Faster Hydrax!


13-10-2010 13:14:29


Hydrax is a wonderful library but a little slow... so I have spent a good one day optimizing Hydrax 0.5.1, and the good news is.. FPS went up to 83-84FPS from 66FPS which is about ~25% increase. With the spirit of LGPL and open source overall, I am releasing the patch. Here it is: ... ects=0&d=1.

Download the latest Hydrax from the link above (0.5.1) and apply this patch. Note that you should also copy the patched include files to Hydrax Demo too because they are in different directories. And also, this also enables Hydrax to be compiled against Cthutgha (so for Shoggoth, you have to revert a few changes...)

Well.. about the patch.There is nothing really fancy about this patch ie I am not really improving the algorithm because I don't think I can really understand all of it.. Basically I run my profiler intel vtune and look at the functions consuming cpu cycles and just optimize..
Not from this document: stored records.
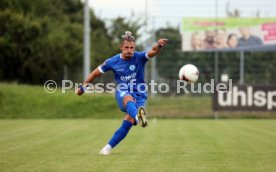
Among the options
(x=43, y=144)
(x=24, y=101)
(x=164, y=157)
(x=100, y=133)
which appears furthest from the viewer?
(x=24, y=101)

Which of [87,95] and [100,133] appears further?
[87,95]

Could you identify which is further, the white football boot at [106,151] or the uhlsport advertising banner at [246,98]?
the uhlsport advertising banner at [246,98]

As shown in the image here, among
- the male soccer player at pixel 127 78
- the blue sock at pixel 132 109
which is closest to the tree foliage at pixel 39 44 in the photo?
the male soccer player at pixel 127 78

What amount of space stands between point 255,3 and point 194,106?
21.2 feet

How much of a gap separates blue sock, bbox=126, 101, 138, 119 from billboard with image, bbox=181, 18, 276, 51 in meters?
22.9

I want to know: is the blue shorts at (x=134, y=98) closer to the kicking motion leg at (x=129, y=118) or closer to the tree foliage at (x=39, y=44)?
the kicking motion leg at (x=129, y=118)

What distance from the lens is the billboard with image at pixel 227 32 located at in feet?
113

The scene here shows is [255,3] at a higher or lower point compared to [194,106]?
higher

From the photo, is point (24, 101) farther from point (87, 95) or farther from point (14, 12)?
point (14, 12)

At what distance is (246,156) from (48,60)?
29.0 m

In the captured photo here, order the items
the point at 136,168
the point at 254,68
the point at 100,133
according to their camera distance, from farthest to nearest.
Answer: the point at 254,68
the point at 100,133
the point at 136,168

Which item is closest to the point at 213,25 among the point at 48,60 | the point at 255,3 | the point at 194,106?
the point at 255,3

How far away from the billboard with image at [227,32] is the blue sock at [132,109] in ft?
75.1

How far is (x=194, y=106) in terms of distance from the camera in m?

:arrow: precalculate some variables which are noticably recalculated every loop

:arrow: inline bottle-necked functions

:arrow: there is one virtual function: Noise::update, and this function is called lotss of time. So to make it faster, I remove the virtual keyword. The effect is that all Noise instant will be direct ie no Noise* mNoise but Perlin* mNoise because we are calling update directly.
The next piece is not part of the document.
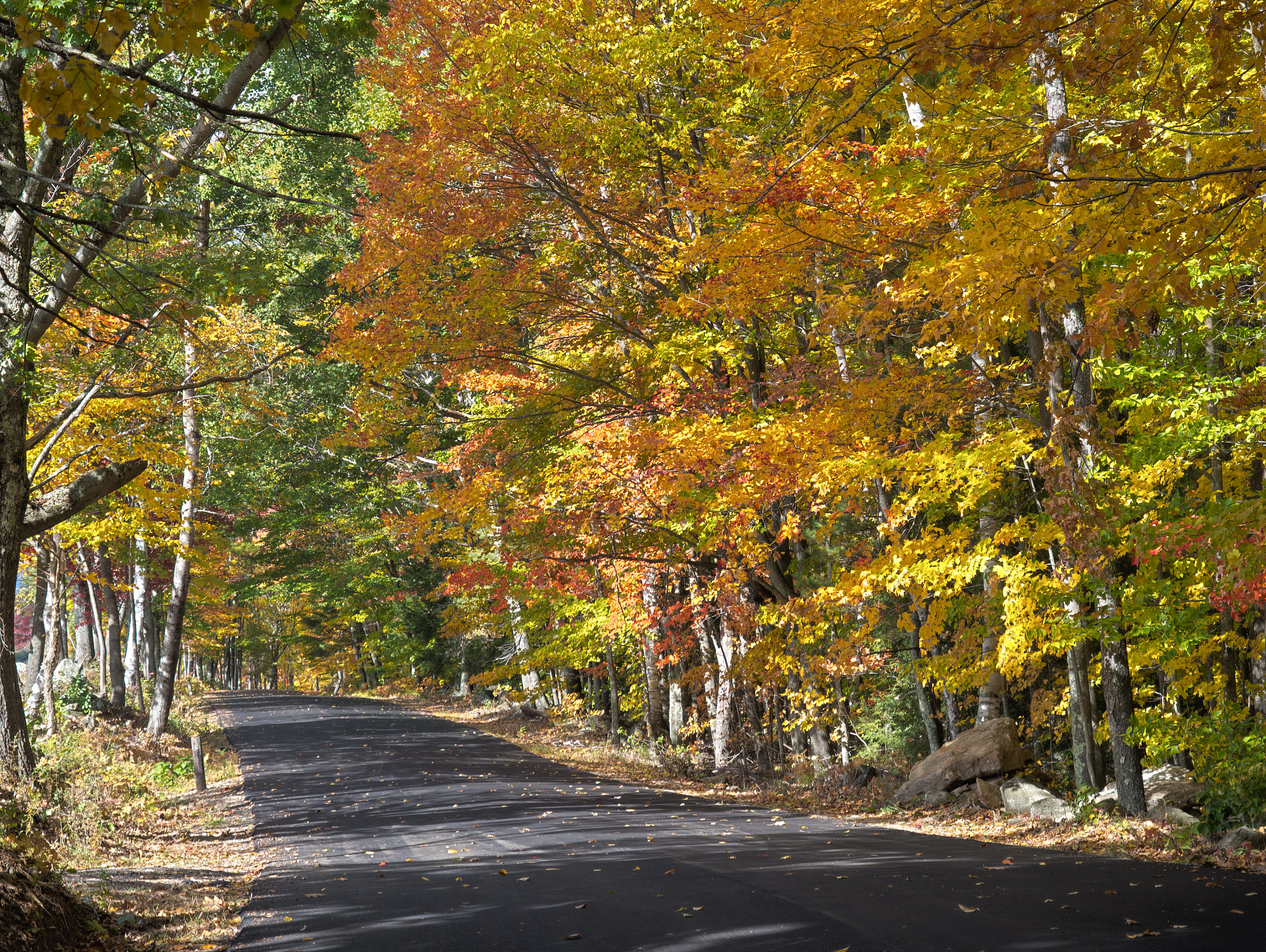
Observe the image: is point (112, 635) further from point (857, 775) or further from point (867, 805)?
point (867, 805)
:arrow: probably the only algo I changed was in the depthlistener, refractionlistener and reflectionlistener. Currently Hydrax iterates all entities and from there, the corresponding subentities and change their materials to corresponding material (ie depth material). You can find the code in RttManager.cpp, specifically in 'preRenderTargetUpdate' and 'postRenderTargetUpdate'. To me, this is going to be very slow in large scene when there are many entities and the pre/postRenderTargetUpdate has to loop all of them.. So my fix is this:-
1) First, determine which entities that will be in water, and in the demo.. they are all palm trees. Only entities that are determined to be in the water should have the depth rendered (which is rendered into depth texture), so that way big FPS can be saved in a big scene where there are 1000 entities but only 10 entities in the water.
2) Now you know which entities are in water, just call mHydrax->addEntityInWater(ent)... done!

Having said that, I have not fully tested this patch but I *think* it works...
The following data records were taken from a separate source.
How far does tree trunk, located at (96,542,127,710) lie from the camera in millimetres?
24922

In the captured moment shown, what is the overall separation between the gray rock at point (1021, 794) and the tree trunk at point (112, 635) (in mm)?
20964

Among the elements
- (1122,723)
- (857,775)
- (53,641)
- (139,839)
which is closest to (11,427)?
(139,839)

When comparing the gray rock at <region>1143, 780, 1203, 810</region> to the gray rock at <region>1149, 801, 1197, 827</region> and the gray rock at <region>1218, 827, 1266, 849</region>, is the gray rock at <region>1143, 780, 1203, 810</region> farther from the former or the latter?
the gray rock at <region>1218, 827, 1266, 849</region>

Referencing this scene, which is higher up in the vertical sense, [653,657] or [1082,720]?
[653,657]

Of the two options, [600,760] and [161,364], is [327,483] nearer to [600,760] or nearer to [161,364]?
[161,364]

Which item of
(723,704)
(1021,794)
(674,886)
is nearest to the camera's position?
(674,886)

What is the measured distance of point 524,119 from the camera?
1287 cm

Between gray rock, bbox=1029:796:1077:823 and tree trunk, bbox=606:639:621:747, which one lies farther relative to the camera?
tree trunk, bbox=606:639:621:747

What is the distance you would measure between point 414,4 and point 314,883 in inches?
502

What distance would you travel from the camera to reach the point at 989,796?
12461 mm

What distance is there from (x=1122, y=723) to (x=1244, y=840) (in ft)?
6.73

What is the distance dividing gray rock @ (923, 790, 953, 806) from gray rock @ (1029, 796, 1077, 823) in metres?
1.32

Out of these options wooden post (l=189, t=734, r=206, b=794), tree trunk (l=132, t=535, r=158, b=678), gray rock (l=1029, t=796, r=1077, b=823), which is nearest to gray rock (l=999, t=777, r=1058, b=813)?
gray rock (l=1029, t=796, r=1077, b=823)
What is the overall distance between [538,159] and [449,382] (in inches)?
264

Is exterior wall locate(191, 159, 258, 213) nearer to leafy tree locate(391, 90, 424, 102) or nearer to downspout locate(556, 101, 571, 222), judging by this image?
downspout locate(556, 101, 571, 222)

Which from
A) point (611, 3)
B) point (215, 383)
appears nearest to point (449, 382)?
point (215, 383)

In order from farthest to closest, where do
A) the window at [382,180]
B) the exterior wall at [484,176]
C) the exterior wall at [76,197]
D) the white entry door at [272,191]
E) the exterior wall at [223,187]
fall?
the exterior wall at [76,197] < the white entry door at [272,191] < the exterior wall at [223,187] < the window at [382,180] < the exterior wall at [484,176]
And there are many other optimizations that can be done.. eg multithreading using JobSwarm but this will take more time. I tried this previously, but the FPS counter just get worse, but I believe this is the correct approach just that it needs fine-tuning ie the number of jobs spawned vs the each job workload (too little or too much workload for a job then FPS suffer). If this get done correctly, I think the performance can go up by at least 50%... drool.. hehe

Ogre library is showing up in the profiler to be consuming ~20% of the time, and half of it is spent on... Vector3::normalisedCopy and Vector3::dotProduct. So again, SIMD class like in here: can be inserted and have another huge FPS gain!

And also, this patch is meant for VC++ and I am using VC 2005. So for non-vc programmer, there are non-standard keyword like __forceinline so I am not sure how it works out.


26-11-2010 07:33:41

Would you realease a version of your Hydrax,with Binaries and source please?
Instead of applying a patch.